That is why we are forming peacetime alliances to govern everything from chemical weapons to currencies: so that we can resolve disputes in the courts rather than on the battlefield or through economic sanctions. And, paradoxically, we guarantee security by opening ourselves up to mutual surveillance with agreements like the nuclear non-proliferation treaty and interfering in each other’s domestic affairs, right down to the genetic composition of soybeans. You are right that this kind of world will sometimes mean changing our own laws. But supranational agreements are not random codes plucked out of thin air — they are signed by democratically elected governments, and they embody universal values such as human rights or free trade. The fact that discriminatory laws have longevity (such as Great Britain’s ban on gays in the military) doesn’t make them any less offensive to the norms of our time; and the fact that protectionist behavior is supported by interest groups within your country doesn’t make it any less of a barrier to the free trade your government is pushing for.

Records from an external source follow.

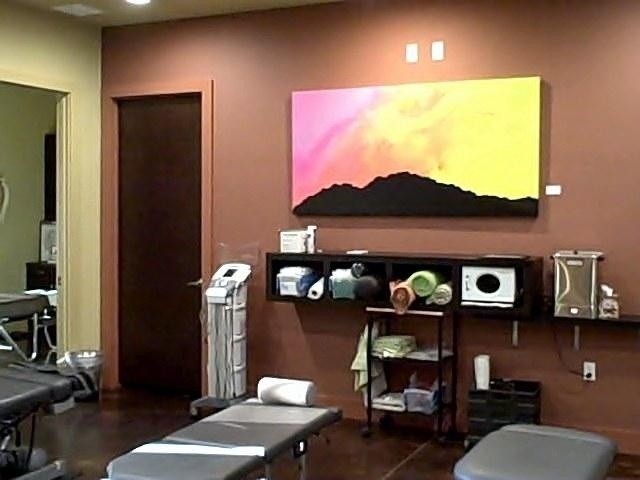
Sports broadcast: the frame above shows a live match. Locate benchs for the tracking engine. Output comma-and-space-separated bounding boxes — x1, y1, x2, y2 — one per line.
0, 364, 73, 480
105, 397, 343, 480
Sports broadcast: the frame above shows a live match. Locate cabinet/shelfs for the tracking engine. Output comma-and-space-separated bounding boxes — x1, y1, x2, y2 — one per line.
27, 262, 56, 363
265, 251, 543, 445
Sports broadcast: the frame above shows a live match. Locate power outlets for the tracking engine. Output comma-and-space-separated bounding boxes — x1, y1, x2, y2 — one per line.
583, 361, 596, 381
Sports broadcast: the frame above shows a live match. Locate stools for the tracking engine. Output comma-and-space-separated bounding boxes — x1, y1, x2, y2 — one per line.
455, 423, 616, 479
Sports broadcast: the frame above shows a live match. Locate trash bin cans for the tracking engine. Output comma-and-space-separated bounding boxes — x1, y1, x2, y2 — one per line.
67, 350, 104, 403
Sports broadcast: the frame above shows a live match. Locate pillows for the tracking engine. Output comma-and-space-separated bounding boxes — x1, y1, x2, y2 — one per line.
257, 376, 314, 406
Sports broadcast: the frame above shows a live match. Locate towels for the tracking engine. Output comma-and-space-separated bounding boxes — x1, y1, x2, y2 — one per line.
349, 269, 453, 407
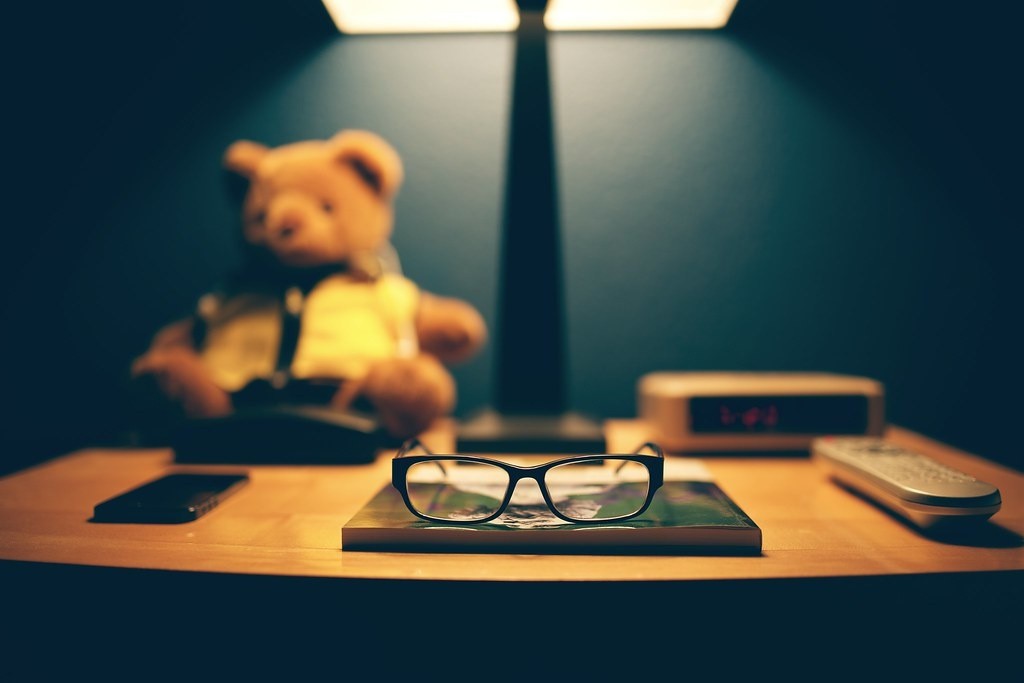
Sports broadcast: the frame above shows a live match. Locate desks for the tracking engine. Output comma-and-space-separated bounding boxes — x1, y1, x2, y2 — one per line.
3, 411, 1023, 591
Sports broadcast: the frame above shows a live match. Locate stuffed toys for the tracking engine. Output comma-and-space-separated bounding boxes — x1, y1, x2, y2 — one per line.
132, 130, 487, 443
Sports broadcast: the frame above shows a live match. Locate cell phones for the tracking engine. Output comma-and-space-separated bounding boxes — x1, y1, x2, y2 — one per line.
93, 473, 249, 522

You think that this globalism is a threat to democracy, but the most dramatic consequence of globalization has been the spread of democracy. It is not just the number of democracies that has risen — 121 free or partially free countries in 1998 compared to 76 in 1972. Citizens are better educated, better informed, and more assertive, challenging old elites and old ways of doing things. And these democratic instincts are expanding into the international realm. When Europeans are concerned about genetically modified organisms and hormones, U.S. farmers feel the pain. Sometimes unrepresentative pressure groups will skew the global agenda as they did in Seattle. But the solution to these new tensions is surely to create new ways of involving people and new kinds of institutions governed by clear rules such as a transatlantic food-standard agency or a World Environmental Organization, rather than retreating into trade wars.

We now need a broader conception of democracy. No international institution needs an 18th-century model of national democracy, because no international institution asks people to risk their lives or pay taxes. Each institution will need to be legitimized in a different way — some by their effectiveness in meeting certain goals, such as low inflation and high employment for the European Central Bank; others, such as the United Nations, by their accountability to international charters; and still others, such as the European Parliament, by direct elections. Almost all will have to be legitimized by the controlling involvement of national governments.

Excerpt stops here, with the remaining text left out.